Jest Taktycznie – Początek (Nr 16/3 – 1993)

Panie, Panowie i ty, księże proboszczu!

Nie ma co ukrywać, że dotąd wszyscy łamiący głowy zamiast joyów byli mocno upośledzeni przez nie wykazującego zrozumienia (padnij) Naczelnego (powstań). Oparliśmy się jednak na z gruntu fałszywej i niedorzecznej tezie, stwierdzającej popularność tego szalonego rodzaju rozrywki wśród czytelników “Top Secretu”. Nie chcę chwalić się i wspominać czasów kombatanckich. Nie napiszę zatem, jak wiele kosztowało nas przekonanie (padnij) Naczelnego (powstań), iż strategia to podstawa umysłowego zdrowia narodu. W końcu uległ przemocy i sile perswazji i… jest! (Haszak, mam Ci przypomnieć, kto zarwał kilka nocy nad V4V – Naczelny)

Wpisy ze zbioru danych:
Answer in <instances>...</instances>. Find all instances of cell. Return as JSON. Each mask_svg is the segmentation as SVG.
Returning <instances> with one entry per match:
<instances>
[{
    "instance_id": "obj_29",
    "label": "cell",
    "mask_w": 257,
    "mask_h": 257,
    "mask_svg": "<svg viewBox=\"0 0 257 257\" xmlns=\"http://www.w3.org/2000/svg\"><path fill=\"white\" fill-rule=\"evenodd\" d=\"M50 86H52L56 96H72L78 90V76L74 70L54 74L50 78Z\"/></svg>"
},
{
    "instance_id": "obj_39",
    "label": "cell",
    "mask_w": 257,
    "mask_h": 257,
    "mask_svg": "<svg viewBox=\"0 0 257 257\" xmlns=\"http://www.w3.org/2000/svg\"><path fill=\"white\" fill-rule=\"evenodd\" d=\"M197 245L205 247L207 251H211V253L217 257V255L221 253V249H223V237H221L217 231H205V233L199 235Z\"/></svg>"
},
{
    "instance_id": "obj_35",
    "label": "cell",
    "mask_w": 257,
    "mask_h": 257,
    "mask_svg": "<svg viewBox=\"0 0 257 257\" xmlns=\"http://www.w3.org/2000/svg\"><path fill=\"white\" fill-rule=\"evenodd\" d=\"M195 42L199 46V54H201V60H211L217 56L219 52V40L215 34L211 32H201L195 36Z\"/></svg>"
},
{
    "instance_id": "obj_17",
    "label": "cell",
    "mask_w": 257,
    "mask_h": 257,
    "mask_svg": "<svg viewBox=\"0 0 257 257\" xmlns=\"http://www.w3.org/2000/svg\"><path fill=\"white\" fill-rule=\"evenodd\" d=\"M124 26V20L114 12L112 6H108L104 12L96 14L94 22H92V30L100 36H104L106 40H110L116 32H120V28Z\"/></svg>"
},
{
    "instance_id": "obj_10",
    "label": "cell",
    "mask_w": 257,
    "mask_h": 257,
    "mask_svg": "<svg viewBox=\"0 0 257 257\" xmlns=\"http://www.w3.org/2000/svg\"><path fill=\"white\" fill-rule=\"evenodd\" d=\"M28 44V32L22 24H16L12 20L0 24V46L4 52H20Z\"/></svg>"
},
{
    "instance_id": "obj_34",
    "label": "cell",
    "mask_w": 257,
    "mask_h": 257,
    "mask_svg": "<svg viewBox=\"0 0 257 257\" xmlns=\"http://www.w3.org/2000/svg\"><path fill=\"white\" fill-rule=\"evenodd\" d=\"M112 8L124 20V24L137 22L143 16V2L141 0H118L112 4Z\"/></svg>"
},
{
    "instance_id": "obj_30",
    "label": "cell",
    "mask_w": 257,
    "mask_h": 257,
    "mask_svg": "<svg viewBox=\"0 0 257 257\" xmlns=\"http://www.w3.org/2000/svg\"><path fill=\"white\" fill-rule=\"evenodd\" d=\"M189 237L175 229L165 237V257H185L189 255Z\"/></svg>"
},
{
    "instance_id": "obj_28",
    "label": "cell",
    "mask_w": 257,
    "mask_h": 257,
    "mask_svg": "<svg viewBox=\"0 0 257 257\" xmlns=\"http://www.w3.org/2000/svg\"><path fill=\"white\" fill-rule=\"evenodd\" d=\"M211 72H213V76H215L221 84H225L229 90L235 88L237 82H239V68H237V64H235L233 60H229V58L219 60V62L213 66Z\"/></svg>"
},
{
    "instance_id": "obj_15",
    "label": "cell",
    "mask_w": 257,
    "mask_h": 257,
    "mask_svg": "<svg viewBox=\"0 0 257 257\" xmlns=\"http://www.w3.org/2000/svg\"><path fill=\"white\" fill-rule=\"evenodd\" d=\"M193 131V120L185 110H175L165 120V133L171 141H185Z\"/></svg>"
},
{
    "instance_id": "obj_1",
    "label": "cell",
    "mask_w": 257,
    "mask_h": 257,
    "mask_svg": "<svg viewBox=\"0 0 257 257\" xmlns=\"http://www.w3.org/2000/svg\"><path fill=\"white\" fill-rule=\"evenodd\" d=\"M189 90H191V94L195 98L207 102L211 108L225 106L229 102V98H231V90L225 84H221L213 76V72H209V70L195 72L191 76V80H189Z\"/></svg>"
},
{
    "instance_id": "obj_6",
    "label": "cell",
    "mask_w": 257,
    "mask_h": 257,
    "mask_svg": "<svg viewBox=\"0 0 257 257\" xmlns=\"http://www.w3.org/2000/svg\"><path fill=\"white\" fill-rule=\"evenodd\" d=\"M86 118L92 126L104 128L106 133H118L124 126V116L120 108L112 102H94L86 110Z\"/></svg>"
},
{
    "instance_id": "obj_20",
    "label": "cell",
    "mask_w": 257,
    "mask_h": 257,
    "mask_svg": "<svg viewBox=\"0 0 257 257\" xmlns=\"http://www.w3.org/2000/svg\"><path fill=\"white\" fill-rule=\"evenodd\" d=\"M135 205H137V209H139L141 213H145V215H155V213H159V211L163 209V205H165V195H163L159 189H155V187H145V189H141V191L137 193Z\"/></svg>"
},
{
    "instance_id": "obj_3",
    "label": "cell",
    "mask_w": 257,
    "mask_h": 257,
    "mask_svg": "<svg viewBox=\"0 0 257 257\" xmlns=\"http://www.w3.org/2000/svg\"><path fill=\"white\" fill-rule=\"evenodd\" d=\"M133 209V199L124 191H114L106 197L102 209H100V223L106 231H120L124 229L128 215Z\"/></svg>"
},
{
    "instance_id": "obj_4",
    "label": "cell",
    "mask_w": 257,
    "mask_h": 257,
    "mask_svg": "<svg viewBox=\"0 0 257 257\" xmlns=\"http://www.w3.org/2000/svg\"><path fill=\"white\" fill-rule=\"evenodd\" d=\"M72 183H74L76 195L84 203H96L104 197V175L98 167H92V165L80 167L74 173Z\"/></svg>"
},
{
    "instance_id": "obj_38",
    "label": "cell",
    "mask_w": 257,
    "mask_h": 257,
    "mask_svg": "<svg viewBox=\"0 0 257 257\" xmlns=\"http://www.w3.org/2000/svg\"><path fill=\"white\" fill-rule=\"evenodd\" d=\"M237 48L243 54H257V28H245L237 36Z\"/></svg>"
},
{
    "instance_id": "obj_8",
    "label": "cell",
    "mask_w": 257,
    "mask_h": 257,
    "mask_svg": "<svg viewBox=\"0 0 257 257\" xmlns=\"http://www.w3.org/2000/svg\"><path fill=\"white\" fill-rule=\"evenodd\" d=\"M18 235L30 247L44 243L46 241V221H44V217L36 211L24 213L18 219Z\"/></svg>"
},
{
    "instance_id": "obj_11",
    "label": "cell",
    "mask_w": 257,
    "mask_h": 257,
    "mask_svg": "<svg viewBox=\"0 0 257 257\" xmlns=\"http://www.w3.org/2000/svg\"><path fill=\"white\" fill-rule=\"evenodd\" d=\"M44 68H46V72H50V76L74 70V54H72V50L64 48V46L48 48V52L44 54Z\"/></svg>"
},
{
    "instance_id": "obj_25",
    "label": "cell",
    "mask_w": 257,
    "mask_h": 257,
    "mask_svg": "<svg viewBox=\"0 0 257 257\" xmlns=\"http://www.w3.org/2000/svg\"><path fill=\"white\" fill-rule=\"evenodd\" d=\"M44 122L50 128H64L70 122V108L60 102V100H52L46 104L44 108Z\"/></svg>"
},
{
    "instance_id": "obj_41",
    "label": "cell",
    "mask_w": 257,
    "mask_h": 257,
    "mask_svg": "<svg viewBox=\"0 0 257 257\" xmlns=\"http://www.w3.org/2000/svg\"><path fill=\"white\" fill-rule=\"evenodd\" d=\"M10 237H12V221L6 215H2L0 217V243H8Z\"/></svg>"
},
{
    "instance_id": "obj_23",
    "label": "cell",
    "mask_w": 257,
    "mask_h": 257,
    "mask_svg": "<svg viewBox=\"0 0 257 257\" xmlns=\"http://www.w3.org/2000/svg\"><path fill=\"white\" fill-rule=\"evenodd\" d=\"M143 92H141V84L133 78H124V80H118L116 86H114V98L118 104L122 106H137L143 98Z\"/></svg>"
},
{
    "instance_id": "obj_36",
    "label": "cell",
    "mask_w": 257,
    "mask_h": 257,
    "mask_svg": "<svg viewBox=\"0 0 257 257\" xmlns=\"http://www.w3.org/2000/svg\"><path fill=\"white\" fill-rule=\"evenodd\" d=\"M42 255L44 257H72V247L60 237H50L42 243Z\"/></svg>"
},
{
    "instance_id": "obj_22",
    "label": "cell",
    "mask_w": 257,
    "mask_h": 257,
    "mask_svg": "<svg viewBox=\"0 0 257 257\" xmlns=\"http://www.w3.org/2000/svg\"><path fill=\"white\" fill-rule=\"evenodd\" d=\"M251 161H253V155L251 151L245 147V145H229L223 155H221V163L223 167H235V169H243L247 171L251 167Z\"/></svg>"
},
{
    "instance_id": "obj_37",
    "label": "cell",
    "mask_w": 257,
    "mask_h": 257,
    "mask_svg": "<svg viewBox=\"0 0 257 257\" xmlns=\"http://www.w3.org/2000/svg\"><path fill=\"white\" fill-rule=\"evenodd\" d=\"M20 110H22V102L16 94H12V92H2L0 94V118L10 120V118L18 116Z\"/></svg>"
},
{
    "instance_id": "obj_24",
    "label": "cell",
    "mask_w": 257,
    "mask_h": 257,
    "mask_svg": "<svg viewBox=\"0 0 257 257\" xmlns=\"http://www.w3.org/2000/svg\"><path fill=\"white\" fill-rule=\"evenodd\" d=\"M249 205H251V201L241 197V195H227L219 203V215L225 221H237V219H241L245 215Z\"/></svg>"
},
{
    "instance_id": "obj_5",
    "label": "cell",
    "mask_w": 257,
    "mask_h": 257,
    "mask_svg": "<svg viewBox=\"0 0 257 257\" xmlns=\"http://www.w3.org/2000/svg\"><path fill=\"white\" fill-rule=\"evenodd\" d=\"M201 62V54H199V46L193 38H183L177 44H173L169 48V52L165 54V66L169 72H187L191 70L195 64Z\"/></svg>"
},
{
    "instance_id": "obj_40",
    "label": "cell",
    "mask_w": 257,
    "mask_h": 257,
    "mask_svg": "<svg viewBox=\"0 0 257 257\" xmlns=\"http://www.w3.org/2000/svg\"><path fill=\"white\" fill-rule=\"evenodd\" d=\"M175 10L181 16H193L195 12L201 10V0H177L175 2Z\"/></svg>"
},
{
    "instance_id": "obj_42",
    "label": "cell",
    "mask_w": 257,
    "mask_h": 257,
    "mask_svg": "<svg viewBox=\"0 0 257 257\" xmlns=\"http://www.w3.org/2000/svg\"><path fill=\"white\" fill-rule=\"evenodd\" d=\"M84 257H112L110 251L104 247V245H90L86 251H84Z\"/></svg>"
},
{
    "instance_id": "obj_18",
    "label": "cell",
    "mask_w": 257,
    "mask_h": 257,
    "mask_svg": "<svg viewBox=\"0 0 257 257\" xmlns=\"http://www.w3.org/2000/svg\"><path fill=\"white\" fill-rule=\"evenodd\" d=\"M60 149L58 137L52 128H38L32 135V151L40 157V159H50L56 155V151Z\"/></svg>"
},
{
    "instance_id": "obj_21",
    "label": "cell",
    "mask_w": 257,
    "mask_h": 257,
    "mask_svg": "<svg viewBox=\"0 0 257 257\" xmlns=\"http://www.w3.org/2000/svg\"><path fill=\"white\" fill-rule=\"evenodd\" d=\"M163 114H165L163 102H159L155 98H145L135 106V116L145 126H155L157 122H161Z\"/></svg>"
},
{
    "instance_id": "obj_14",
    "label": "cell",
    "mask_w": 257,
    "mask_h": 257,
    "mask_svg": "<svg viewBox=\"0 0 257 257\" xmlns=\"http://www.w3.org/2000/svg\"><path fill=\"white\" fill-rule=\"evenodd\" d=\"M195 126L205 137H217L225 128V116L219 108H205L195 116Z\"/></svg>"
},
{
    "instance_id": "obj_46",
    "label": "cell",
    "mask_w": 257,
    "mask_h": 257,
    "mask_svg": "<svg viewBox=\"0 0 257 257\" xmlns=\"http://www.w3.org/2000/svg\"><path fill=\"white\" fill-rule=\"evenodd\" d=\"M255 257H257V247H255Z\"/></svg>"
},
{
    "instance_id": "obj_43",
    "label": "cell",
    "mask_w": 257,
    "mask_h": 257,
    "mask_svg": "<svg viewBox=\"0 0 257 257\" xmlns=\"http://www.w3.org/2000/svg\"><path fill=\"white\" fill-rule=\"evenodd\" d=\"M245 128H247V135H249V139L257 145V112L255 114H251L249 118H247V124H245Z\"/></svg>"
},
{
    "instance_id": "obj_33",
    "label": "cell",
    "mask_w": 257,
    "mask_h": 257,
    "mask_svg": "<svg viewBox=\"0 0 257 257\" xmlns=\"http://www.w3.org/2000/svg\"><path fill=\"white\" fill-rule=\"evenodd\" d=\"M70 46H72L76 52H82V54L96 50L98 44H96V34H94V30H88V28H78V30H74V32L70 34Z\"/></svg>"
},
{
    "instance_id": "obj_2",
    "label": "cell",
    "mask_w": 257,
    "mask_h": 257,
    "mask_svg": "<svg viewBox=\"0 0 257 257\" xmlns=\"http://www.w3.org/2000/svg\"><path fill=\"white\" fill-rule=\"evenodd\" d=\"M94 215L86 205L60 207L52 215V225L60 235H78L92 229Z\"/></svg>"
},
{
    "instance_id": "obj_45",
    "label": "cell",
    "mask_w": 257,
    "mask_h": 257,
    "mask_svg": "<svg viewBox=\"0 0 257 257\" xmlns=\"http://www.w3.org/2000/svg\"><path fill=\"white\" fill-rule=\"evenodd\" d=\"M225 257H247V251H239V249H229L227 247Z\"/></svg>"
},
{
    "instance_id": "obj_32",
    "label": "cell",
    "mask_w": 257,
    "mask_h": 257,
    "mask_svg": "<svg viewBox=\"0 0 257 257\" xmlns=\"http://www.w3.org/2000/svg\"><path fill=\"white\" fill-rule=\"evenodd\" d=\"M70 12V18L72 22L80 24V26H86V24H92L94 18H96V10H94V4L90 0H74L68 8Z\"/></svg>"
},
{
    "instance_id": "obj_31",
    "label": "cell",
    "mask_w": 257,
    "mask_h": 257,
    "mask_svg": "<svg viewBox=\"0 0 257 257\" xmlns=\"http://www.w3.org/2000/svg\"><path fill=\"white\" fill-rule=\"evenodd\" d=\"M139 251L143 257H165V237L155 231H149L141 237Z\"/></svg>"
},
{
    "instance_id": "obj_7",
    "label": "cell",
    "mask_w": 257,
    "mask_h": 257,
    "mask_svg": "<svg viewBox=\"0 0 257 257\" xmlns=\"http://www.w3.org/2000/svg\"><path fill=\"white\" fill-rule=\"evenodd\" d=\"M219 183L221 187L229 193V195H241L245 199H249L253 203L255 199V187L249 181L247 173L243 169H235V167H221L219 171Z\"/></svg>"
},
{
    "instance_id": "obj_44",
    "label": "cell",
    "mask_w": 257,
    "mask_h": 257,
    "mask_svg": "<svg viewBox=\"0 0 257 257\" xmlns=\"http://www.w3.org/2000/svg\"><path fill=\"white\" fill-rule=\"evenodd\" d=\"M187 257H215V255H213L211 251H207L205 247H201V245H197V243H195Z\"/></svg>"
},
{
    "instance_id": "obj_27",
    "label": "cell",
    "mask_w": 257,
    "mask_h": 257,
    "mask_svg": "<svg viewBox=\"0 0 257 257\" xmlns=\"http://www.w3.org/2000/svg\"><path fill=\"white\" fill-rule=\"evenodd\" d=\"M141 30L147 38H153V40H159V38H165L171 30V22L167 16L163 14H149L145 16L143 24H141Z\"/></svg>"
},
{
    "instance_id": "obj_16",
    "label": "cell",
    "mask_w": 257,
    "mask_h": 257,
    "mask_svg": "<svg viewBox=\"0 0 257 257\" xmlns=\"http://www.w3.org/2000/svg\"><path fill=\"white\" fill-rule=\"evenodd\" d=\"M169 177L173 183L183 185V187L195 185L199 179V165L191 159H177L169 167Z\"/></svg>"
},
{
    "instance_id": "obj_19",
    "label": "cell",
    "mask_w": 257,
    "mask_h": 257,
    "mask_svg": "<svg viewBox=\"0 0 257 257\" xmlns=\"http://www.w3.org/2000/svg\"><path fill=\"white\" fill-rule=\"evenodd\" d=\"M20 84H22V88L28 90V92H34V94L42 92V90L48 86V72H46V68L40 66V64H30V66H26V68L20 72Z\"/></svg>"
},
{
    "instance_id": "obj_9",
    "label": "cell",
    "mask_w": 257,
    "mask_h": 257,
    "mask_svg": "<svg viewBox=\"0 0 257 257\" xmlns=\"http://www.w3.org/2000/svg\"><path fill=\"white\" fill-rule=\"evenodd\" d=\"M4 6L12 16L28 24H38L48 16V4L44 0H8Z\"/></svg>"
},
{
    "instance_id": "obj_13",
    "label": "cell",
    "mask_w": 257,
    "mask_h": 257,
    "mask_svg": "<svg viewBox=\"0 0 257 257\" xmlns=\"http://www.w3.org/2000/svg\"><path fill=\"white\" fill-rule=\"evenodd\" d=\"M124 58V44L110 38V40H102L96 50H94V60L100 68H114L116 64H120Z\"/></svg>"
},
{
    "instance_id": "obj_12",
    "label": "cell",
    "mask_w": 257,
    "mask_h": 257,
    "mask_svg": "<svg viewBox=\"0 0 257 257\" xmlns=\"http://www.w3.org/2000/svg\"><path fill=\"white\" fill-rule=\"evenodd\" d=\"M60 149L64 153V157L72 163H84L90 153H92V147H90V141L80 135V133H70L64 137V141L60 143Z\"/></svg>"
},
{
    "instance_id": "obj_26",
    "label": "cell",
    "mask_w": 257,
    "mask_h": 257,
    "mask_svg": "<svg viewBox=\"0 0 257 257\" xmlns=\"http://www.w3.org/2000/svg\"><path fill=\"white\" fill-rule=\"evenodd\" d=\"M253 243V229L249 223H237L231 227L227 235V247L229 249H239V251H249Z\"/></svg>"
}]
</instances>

**ZADANIA PISEMNE**:
1. Przeredaguj fragment tekstu źródłowego od „Jest Taktycznie –” do „V4V – Naczelny)”, zastępując „strategia” słowem „taktyka”.
2. Wymień wszystkich adresatów powitania otwierającego tekst źródłowy.

**ODPOWIEDZI DO ĆWICZENIA**:
1.
Jest Taktycznie – Początek (Nr 16/3 – 1993)

Panie, Panowie i ty, księże proboszczu!

Nie ma co ukrywać, że dotąd wszyscy łamiący głowy zamiast joyów byli mocno upośledzeni przez nie wykazującego zrozumienia (padnij) Naczelnego (powstań). Oparliśmy się jednak na z gruntu fałszywej i niedorzecznej tezie, stwierdzającej popularność tego szalonego rodzaju rozrywki wśród czytelników “Top Secretu”. Nie chcę chwalić się i wspominać czasów kombatanckich. Nie napiszę zatem, jak wiele kosztowało nas przekonanie (padnij) Naczelnego (powstań), iż taktyka to podstawa umysłowego zdrowia narodu. W końcu uległ przemocy i sile perswazji i… jest! (Haszak, mam Ci przypomnieć, kto zarwał kilka nocy nad V4V – Naczelny)

2. Panie, Panowie, ksiądz proboszcz.